AB2013 Documentation

MIDJOURNEY TRAINING DATA DOCUMENTATION 

Published pursuant to California Civil Code Section 3111 (AB2013)

Last Updated: January 20, 2026

1. Purpose of Training Data 

Midjourney’s mission is to explore new mediums of thought and expand the imaginative powers of the human species. We offer publicly available generative AI models in the state of California that are designed to create beautiful images and videos in response to our user’s prompts. We select our training data to enable the model to learn visual patterns, artistic styles, and the relationship between visual characteristics and textual descriptions across a wide range of subjects and categories. Our training dataset supports our models in learning diverse visual content and translating words into works of art, unlocking the creativity of our users.

2. Dataset Sources and Ownership, Synthetic Data  

Midjourney models are trained on a dataset that consists of a mixture of the following source categories: 

  • Publicly available data: Content crawled from the public web and those from publicly accessible repositories.

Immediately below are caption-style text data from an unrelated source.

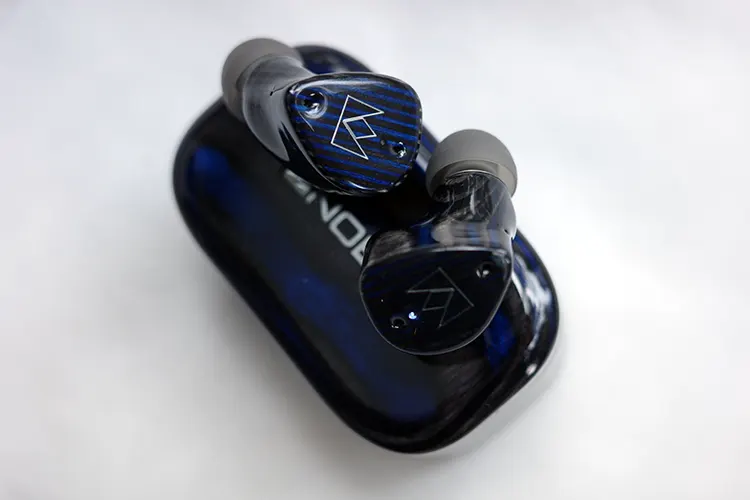 Noble FoKus Prestige Encore earbuds on top of the cradle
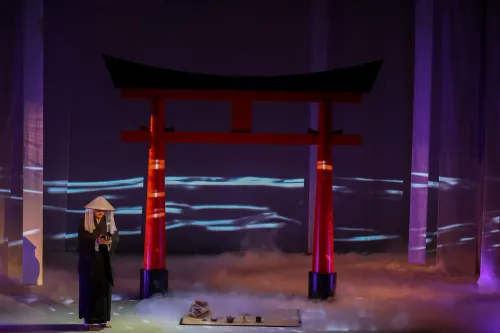 a shadowy figure stands on stage, at his feet is a traditional Chinese tea setting
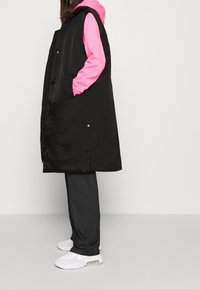 Svart ärmlös jacka med tryckknappar, bärs över en rosa huvtröja, kombinerad med gråbyxor och vita sneakers.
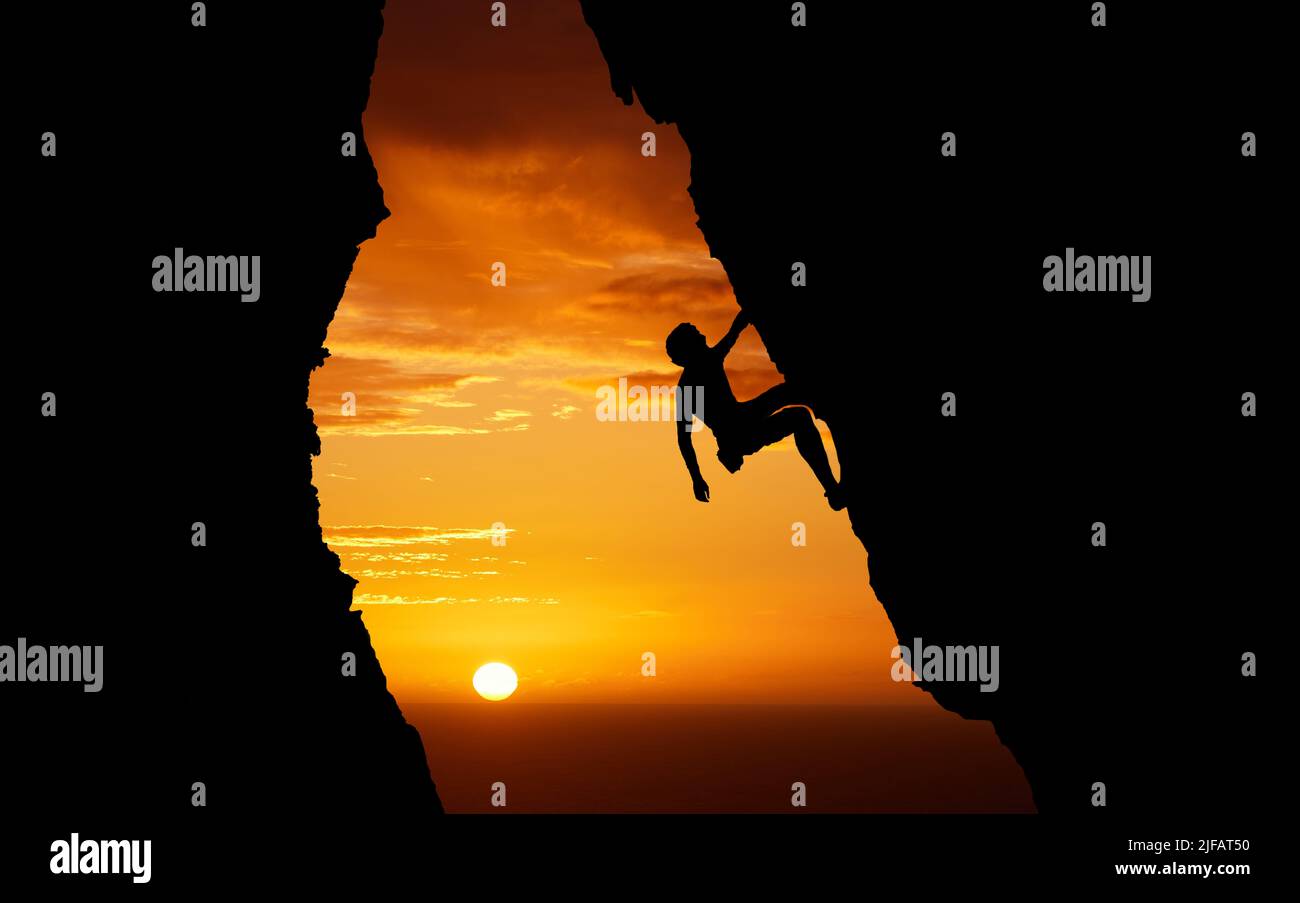 Irriconoscibile adrenalina junkie che fa sport estremi. Uomo sconosciuto che fa scalata di montagna al tramonto. Dark shot di un giovane maschio appassionato di suo Foto Stock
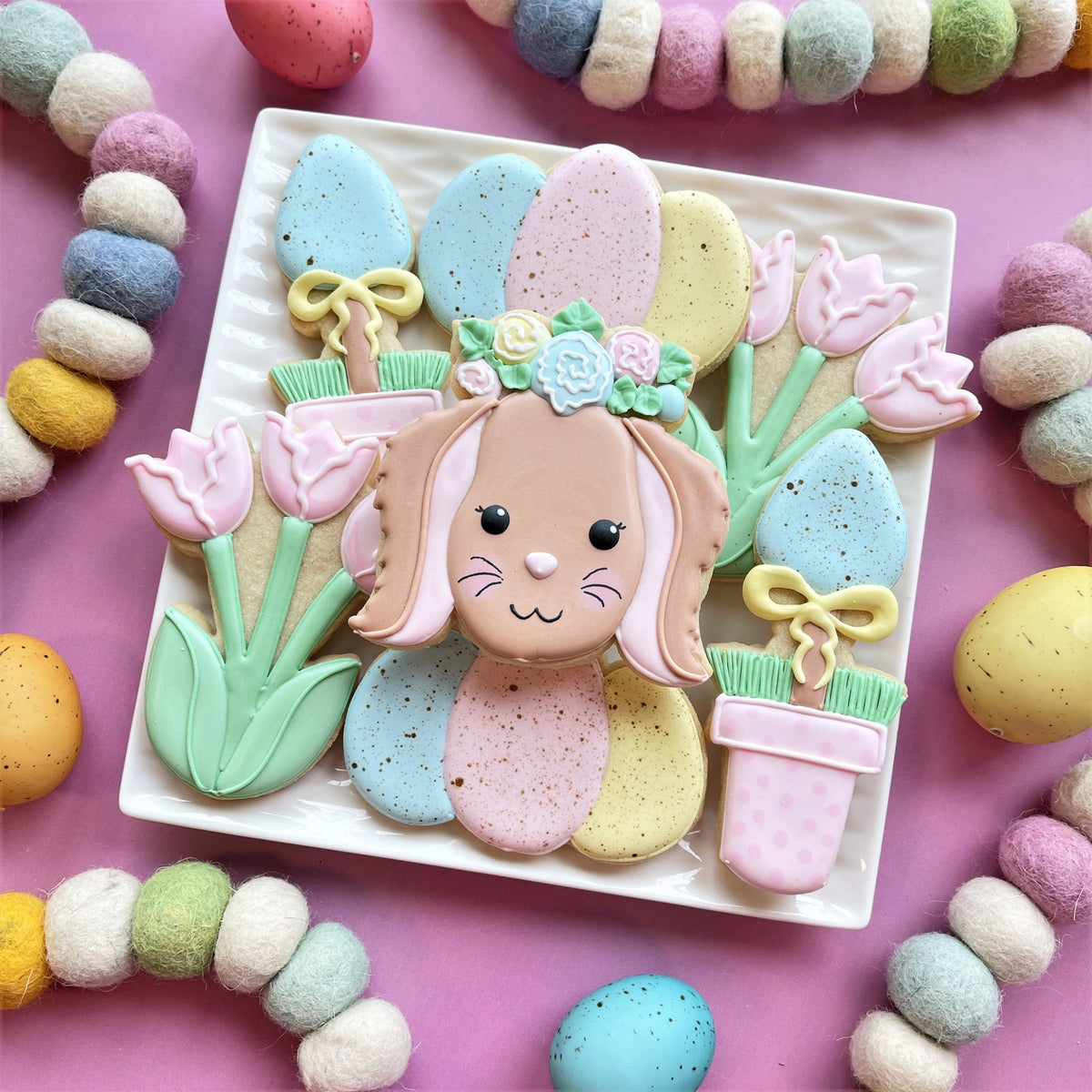Pastel-colored sugar cookie shaped like a bunny with floral icing decorations made using a floral bunny cookie cutter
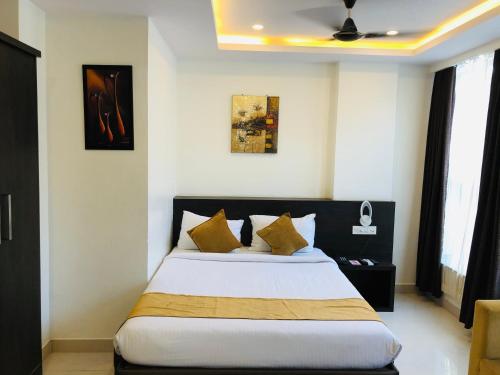 a bedroom with a large bed with yellow pillows at The Porch Inn Hotel/Service Apartments in Bengaluru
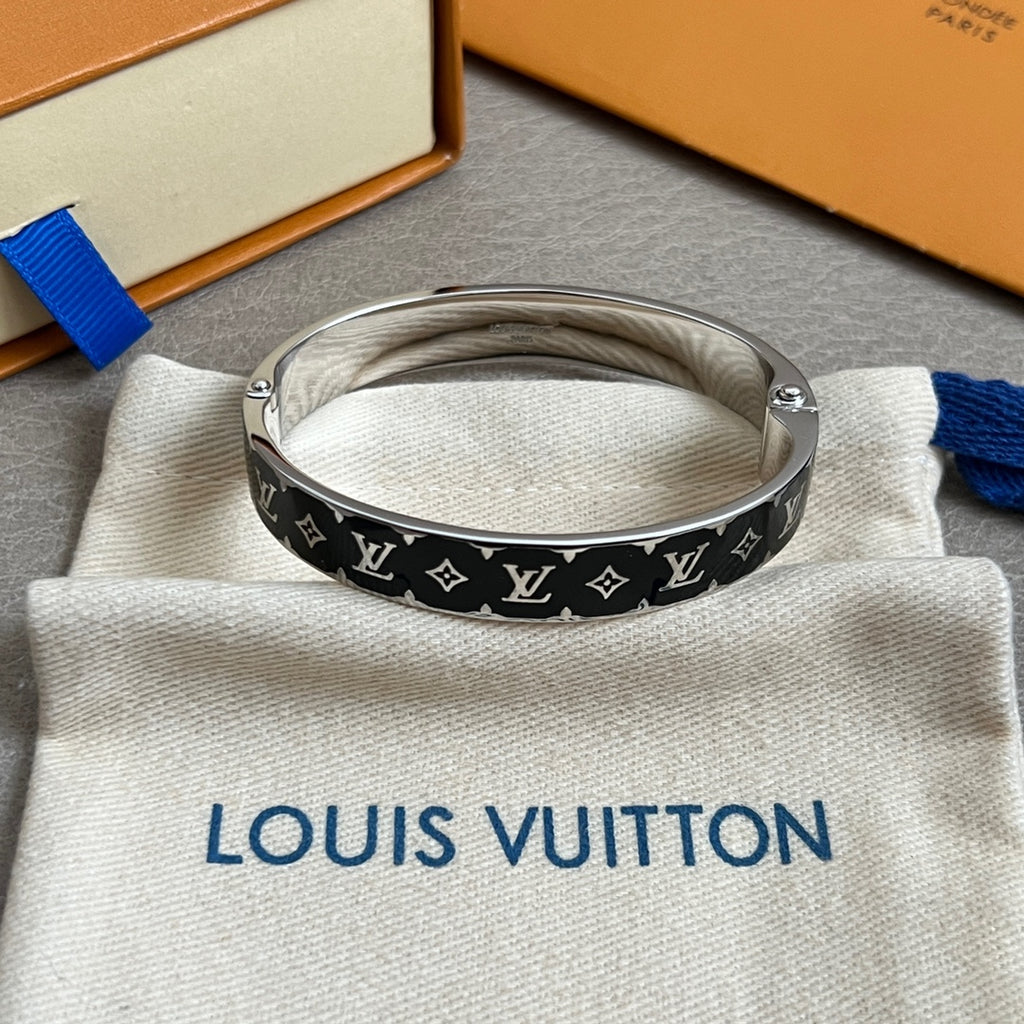 Louis Vuitton black monogram bangle with silver links on cream pouch, top view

  • Data from third parties and Midjourney users: Non-public data from third party providers and data our users provide through use of the Midjourney service.

  • Internally generated data: Data generated and annotated internally by Midjourney, including synthetic data to help support various training objectives and supplement real-world data.

3. Dataset Characteristics

The training data used to train Midjourney models encompass a diverse range of content types, including images across a variety of subjects and categories, the textual metadata associated with these images, and human-provided annotations, ratings, and preferences to help reinforce model learning. 

4. Dataset Scale 

Midjourney models are trained on datasets comprised of billions of images, text, and audiovisual content. The exact number of data points vary depending on the model version and phase of training.  

5. Intellectual Property Status 

Given the varying source of our training data, Midjourney’s training dataset includes a mixture of data, including licensed data, data that may be protected by copyright and is used under fair use, data in the public domain, and data that is not eligible for copyright protection. 

6. Personal Information 

A large portion of Midjourney training dataset include data from the internet, which often relate to people. Although we take steps to reduce the amount of personal information included in our training dataset, some of our data may incidentally contain personal information as defined in California Civil Code Section 1798.140. 

7. Dataset Processing 

Midjourney training data undergo several processing steps during training, including: 

  • Deduplication
  • Removal of low quality images
  • Safety filtering to remove certain data with known risk of containing child sexual abuse material (CSAM) and other categories of sensitive or disallowed content
  • Privacy processing to filter or remove sensitive personal information
  • Categorization based on relevance, quality, or image formats

8. Training Timeline 

Midjourney began collecting data to develop Midjourney models in 2022, and continues to collect data today. These datasets were first incorporated into model development in 2022.